TEXT EXCERPT -
____________

P.Å | 09.08.2002 11:24

Global Warming is Changing Tropical Forests

Global Warming is Changing Tropical Forests

PANAMA CITY, Panama, August 7, 2002 (ENS) - Human activities are changing the global climate, and these changes are having far reaching effects on tropical forests, according to scientists from around the world gathered here last week for the Association for Tropical Biology annual meeting.

The scientists were hosted in Panama City by the Smithsonian Tropical Research Institute. They explored the Smithsonian's tropical biology research station at Barro Colorado, located on the hilltop that became an island when central Panama was flooded during the construction of the Panama Canal in 1911.

The Association for Tropical Biology says that tropical forests are undergoing unprecedented changes as 1.2 percent of the remaining forest is removed each year, as atmospheric carbon dioxide which fuels plant growth increases by 0.4 percent each year, and as global climate change begins in earnest.

Yadvinder Mahli from the University of Edinburgh's Institute of Ecology and Resource Management provided an overview of ongoing climate changes as a result of increasing carbon dioxide and other greenhouse gases in the atmosphere.

Since the mid-1970s all tropical forest regions have warmed, Mahli said, although with regional variation in intensity. There has been even more regional variation in precipitation, but there appears to have been an overall global decline. No global trend in dry season intensity has been detected.

Higher global temperatures and increases in atmospheric carbon dioxide, the major greenhouse gas, will increase the amount of carbon stored by tropical forests by stimulating tree growth, data analysis and models have suggested.

University of Missouri scientist Deborah Clark, who works at the La Selva Biological Station in Costa Rica, re-evaluated the evidence and told the symposium that tropical forests may not be carbon sinks that can be used to absorb carbon dioxide generated by the burning of fossil fuels.

Instead, tropical forest may end up contributing even more carbon dioxide (CO2) to the atmosphere as temperature rises, she said.

____________

DATA SUPPLIED -
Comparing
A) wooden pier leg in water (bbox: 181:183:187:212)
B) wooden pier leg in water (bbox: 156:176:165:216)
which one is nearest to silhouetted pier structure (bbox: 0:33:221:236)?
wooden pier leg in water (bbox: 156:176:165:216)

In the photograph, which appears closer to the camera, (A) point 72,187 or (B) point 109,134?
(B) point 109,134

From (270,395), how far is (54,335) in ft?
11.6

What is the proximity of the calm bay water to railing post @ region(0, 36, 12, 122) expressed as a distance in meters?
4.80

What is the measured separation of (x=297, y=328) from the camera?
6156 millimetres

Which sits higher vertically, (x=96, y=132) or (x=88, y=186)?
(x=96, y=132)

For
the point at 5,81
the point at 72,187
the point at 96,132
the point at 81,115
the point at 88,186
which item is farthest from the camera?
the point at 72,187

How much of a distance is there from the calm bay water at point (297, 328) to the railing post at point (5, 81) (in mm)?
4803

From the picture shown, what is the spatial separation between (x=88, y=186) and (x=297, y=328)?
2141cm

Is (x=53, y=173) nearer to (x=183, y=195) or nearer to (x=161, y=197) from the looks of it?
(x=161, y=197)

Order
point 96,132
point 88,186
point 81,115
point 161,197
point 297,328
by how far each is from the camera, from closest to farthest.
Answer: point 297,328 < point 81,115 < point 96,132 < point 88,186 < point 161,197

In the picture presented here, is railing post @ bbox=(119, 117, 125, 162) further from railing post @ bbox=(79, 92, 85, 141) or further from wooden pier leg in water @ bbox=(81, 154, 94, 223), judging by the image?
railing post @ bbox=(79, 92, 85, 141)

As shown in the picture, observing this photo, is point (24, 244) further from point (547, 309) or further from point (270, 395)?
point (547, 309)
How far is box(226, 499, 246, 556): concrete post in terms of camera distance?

____________

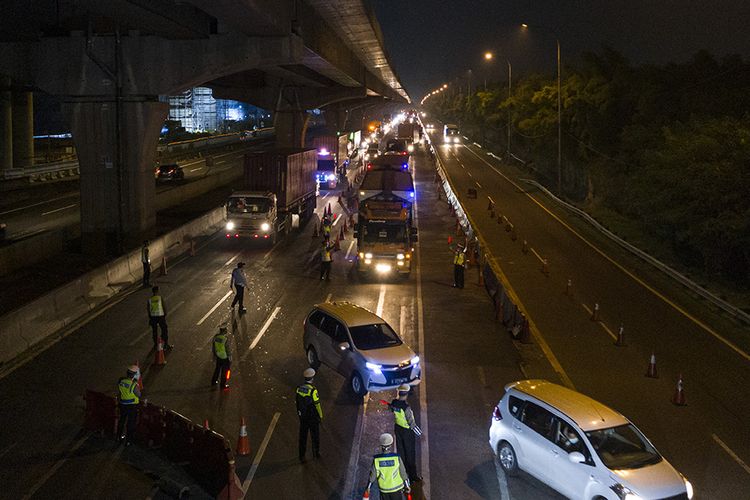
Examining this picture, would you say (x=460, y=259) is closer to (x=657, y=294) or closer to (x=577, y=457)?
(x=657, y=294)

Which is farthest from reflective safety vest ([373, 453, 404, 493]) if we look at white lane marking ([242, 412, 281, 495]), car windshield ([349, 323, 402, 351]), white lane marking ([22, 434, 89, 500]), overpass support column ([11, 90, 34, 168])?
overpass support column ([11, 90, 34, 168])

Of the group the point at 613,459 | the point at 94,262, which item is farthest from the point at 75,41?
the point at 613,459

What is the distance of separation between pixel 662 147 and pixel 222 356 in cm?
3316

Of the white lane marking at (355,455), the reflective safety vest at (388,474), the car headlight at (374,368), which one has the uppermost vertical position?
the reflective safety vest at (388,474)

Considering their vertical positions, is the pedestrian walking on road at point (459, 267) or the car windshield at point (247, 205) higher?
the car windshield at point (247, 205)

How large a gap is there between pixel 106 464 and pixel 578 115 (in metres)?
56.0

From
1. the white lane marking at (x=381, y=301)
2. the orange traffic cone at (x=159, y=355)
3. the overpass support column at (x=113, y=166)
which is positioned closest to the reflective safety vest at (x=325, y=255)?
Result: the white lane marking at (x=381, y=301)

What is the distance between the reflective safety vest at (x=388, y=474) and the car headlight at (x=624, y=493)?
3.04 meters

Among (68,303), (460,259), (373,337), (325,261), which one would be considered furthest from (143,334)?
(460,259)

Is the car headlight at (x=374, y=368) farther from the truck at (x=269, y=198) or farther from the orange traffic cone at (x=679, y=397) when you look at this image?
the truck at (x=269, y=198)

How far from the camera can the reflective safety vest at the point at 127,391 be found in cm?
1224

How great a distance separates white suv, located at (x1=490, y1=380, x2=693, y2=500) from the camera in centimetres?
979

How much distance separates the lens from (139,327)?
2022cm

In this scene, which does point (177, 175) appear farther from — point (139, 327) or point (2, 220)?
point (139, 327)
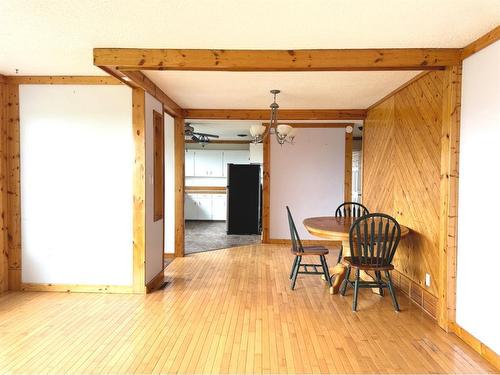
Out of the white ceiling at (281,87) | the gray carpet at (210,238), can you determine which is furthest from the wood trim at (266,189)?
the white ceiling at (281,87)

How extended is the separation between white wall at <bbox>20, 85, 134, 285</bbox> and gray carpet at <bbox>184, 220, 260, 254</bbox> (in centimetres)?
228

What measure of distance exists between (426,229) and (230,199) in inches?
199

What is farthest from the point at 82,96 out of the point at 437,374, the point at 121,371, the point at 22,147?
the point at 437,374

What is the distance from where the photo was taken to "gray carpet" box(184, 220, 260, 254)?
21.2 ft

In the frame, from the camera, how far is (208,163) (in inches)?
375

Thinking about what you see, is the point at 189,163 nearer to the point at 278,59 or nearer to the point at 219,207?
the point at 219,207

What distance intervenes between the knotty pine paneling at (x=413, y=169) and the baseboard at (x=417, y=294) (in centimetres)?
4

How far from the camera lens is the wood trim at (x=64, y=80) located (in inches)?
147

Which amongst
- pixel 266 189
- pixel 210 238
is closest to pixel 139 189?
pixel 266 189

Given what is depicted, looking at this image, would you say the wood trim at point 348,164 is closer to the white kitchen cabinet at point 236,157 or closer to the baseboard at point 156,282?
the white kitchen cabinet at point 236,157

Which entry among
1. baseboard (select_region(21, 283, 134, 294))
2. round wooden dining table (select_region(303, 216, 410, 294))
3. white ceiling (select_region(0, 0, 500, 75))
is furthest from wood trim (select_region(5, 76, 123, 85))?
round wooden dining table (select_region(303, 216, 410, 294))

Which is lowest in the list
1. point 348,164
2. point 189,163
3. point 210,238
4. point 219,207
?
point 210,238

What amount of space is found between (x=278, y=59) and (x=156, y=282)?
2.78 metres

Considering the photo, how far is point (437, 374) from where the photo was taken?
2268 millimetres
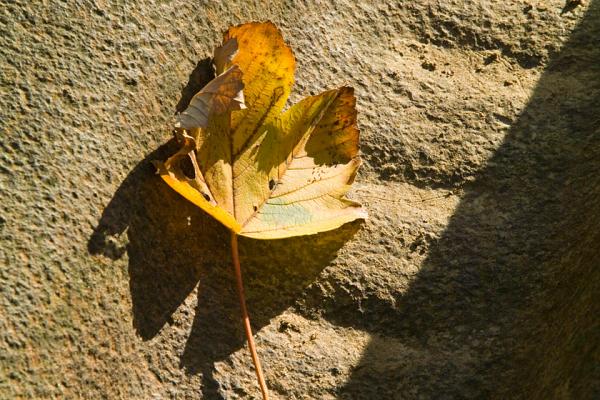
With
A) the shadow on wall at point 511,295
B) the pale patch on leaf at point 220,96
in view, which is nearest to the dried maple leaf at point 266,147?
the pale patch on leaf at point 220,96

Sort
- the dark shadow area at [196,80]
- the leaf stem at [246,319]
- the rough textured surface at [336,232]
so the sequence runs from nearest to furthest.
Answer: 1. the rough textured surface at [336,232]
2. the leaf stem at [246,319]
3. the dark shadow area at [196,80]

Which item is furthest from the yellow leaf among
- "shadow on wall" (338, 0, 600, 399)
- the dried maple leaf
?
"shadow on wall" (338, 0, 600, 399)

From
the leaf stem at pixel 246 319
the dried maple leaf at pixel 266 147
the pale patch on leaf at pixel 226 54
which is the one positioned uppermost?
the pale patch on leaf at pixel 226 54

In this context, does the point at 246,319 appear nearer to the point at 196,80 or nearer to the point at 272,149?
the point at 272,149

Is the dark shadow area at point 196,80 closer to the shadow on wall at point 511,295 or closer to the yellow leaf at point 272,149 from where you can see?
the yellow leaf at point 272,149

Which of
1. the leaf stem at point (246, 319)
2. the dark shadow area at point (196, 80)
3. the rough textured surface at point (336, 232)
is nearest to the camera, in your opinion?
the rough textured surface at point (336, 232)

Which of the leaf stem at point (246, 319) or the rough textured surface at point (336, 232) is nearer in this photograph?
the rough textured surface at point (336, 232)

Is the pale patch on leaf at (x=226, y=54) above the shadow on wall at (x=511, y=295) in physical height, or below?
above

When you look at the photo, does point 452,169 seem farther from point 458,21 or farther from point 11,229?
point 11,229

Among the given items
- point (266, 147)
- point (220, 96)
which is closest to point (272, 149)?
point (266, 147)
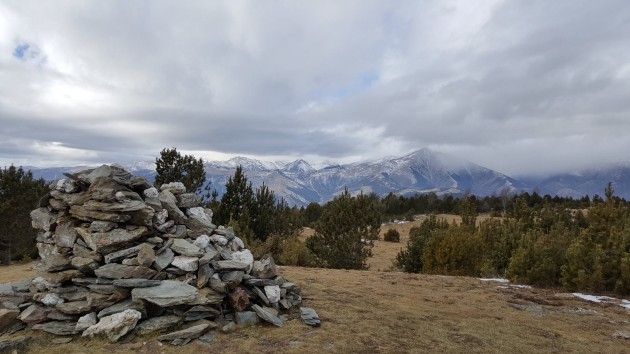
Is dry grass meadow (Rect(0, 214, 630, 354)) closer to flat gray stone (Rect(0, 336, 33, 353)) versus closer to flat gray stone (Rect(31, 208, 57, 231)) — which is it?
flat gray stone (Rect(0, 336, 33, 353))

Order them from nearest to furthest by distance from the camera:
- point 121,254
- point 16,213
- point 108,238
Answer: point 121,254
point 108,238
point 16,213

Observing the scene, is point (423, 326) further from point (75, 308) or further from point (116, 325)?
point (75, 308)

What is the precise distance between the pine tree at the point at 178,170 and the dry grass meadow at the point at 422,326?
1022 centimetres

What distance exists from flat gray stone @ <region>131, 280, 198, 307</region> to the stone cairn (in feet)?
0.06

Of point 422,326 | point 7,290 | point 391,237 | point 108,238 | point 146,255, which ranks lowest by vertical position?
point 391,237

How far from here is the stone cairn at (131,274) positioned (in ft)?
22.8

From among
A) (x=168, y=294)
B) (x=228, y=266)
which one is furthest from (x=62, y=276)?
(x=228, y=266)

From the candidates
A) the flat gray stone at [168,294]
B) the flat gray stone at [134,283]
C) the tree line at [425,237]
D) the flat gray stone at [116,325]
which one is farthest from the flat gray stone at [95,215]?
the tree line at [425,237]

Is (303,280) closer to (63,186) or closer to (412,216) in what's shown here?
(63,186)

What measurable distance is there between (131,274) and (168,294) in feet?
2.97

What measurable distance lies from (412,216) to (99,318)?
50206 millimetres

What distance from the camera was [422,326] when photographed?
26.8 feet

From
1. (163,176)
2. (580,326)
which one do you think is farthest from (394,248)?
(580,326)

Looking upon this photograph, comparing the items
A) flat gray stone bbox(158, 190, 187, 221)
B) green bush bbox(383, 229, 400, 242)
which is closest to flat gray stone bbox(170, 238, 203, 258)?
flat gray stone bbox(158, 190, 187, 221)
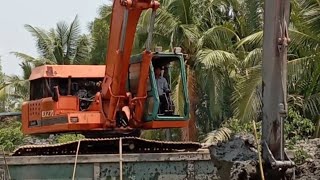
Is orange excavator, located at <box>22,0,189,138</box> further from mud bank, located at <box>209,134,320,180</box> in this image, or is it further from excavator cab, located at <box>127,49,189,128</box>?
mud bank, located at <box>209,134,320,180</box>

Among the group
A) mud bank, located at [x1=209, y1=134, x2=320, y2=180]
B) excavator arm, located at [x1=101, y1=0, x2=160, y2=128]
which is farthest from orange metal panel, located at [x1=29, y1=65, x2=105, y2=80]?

____________

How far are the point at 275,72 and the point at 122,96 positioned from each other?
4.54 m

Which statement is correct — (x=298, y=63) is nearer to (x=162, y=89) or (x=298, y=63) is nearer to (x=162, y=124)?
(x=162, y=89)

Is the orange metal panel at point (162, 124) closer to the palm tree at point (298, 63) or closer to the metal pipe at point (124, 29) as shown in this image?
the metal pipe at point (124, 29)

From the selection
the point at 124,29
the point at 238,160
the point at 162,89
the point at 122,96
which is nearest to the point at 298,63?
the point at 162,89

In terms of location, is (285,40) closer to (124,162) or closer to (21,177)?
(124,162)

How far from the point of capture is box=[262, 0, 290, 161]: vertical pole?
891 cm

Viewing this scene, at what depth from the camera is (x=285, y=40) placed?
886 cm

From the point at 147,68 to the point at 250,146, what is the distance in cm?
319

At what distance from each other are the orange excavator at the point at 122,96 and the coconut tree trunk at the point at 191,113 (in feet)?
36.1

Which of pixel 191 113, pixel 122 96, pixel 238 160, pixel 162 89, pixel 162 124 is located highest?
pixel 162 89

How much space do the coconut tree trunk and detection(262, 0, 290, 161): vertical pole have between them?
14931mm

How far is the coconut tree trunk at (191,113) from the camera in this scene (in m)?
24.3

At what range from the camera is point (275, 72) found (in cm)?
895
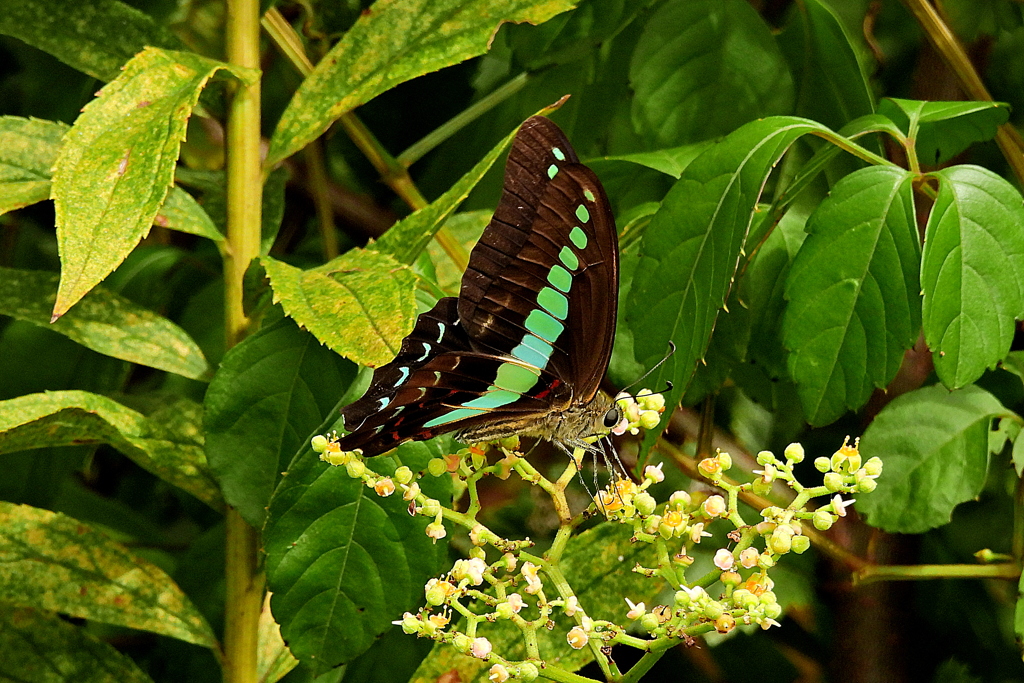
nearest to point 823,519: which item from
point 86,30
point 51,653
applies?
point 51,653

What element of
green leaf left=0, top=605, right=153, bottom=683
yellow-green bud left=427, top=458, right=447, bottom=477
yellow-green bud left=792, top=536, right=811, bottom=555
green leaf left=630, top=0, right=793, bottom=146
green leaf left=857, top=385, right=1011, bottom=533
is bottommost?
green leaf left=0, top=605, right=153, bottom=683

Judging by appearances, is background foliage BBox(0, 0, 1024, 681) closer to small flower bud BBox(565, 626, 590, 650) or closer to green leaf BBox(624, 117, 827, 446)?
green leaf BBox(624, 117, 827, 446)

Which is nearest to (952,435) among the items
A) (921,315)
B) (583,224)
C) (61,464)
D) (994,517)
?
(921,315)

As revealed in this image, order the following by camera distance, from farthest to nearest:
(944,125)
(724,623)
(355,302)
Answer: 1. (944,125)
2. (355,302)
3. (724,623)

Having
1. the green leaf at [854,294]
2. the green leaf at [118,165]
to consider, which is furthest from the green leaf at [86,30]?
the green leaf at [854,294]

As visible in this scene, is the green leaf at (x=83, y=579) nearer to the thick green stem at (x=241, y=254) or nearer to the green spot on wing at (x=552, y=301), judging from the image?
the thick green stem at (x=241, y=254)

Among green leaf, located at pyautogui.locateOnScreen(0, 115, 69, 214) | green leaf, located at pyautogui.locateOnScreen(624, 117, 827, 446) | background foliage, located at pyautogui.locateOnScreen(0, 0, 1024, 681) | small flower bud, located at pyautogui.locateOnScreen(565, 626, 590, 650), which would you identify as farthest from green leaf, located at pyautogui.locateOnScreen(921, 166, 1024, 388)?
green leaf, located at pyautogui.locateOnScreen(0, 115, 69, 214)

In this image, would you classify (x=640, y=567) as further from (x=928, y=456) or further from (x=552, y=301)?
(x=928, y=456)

____________

DIRECTIONS -
A: According to the article on global warming and tropical forests, what percentage of the remaining forest is removed each year?
B: Write out the passage of the article on global warming and tropical forests starting at "The Association for Tropical Biology says" and ending at "begins in earnest.".
C: Decide whether each statement agrees with the article on global warming and tropical forests, and quote the words that settle it: (i) the scientists were hosted in Panama City by the Smithsonian Tropical Research Institute; (ii) a global trend in dry season intensity has been detected; (iii) Deborah Clark works at the La Selva Biological Station in Costa Rica.

RESULTS -
A: 1.2 percent.

B:
The Association for Tropical Biology says that tropical forests are undergoing unprecedented changes as 1.2 percent of the remaining forest is removed each year, as atmospheric carbon dioxide which fuels plant growth increases by 0.4 percent each year, and as global climate change begins in earnest.

C:
(i) Yes: "The scientists were hosted in Panama City by the Smithsonian Tropical Research Institute."
(ii) No: "No global trend in dry season intensity has been detected."
(iii) Yes: "who works at the La Selva Biological Station in Costa Rica"